Please render the material as a numbered list, beginning at its first line and stopping after the line that contains "Answer: (556,557) < (937,463) < (598,250)". Leave out any blank lines.

[Spatial reasoning records]
Begin

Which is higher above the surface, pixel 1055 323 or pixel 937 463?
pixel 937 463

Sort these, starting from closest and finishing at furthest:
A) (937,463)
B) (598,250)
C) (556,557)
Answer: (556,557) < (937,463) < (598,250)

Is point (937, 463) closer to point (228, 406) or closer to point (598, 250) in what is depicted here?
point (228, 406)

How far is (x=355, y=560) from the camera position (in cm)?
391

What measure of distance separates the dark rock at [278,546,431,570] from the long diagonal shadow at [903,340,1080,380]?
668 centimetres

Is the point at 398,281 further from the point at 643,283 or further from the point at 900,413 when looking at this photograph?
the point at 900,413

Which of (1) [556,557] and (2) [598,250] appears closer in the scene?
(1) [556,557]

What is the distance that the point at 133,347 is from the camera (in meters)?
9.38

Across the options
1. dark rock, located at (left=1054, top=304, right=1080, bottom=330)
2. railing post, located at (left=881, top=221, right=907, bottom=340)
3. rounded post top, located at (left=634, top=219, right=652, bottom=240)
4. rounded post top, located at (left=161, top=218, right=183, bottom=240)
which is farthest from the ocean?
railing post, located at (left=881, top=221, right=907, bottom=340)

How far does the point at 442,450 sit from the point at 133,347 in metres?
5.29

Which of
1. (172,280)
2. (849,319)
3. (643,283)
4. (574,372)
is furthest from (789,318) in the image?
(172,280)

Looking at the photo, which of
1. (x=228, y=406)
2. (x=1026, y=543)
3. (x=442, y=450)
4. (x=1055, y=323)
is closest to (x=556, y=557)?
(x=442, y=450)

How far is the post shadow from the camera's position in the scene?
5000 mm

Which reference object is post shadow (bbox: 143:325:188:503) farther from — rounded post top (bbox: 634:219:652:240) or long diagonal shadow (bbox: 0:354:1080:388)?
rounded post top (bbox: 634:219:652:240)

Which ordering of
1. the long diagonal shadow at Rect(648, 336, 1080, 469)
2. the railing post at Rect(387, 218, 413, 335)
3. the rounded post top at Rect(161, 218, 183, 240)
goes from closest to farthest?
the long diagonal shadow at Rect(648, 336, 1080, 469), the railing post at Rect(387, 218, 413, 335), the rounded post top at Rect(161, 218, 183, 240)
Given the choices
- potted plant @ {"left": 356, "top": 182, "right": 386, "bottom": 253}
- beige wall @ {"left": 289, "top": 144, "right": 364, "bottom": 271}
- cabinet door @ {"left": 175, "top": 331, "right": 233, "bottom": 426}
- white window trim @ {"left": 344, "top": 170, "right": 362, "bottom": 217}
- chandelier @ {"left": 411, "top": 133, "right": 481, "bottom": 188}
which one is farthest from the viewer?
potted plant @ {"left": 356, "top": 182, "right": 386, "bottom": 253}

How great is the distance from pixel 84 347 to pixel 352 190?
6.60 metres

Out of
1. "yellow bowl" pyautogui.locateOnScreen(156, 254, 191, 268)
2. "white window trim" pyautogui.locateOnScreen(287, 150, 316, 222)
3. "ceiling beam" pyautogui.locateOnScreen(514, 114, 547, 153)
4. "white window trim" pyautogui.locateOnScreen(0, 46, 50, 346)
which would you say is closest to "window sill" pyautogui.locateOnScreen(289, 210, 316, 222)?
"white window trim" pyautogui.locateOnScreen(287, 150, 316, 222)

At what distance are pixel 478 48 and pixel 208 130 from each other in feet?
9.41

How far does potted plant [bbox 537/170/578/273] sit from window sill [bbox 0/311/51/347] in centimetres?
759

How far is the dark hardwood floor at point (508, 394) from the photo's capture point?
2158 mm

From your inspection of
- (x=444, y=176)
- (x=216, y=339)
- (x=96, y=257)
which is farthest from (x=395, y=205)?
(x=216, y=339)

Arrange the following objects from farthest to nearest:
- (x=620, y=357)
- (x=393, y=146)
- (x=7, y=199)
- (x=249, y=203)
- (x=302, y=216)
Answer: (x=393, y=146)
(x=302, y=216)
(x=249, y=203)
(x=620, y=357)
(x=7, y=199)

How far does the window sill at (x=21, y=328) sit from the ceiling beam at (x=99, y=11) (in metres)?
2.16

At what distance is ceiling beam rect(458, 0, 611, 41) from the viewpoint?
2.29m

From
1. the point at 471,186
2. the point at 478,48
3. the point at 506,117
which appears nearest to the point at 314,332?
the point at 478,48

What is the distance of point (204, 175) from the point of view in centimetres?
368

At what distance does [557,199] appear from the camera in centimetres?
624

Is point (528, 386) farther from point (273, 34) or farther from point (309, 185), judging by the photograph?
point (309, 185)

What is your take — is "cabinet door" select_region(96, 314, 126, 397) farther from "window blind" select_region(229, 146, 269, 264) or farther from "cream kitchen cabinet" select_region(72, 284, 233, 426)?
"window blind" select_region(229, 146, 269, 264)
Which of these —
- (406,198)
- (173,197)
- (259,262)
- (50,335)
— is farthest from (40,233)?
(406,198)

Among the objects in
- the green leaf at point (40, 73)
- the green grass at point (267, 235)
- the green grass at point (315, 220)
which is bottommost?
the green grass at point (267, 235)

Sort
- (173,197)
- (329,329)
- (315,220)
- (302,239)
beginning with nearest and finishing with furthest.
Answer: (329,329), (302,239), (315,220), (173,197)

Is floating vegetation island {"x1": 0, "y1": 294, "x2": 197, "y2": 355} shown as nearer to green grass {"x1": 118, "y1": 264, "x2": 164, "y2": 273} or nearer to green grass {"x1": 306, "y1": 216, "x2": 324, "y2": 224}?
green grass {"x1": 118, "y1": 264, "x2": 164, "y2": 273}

End

:: Result of this exercise ::
1. Which is higher above the surface, pixel 1055 323 or pixel 937 463?
2. pixel 937 463
3. Sort these, starting from closest and finishing at furthest:
4. A) (937,463)
5. B) (598,250)
6. C) (556,557)
7. Answer: (556,557) < (937,463) < (598,250)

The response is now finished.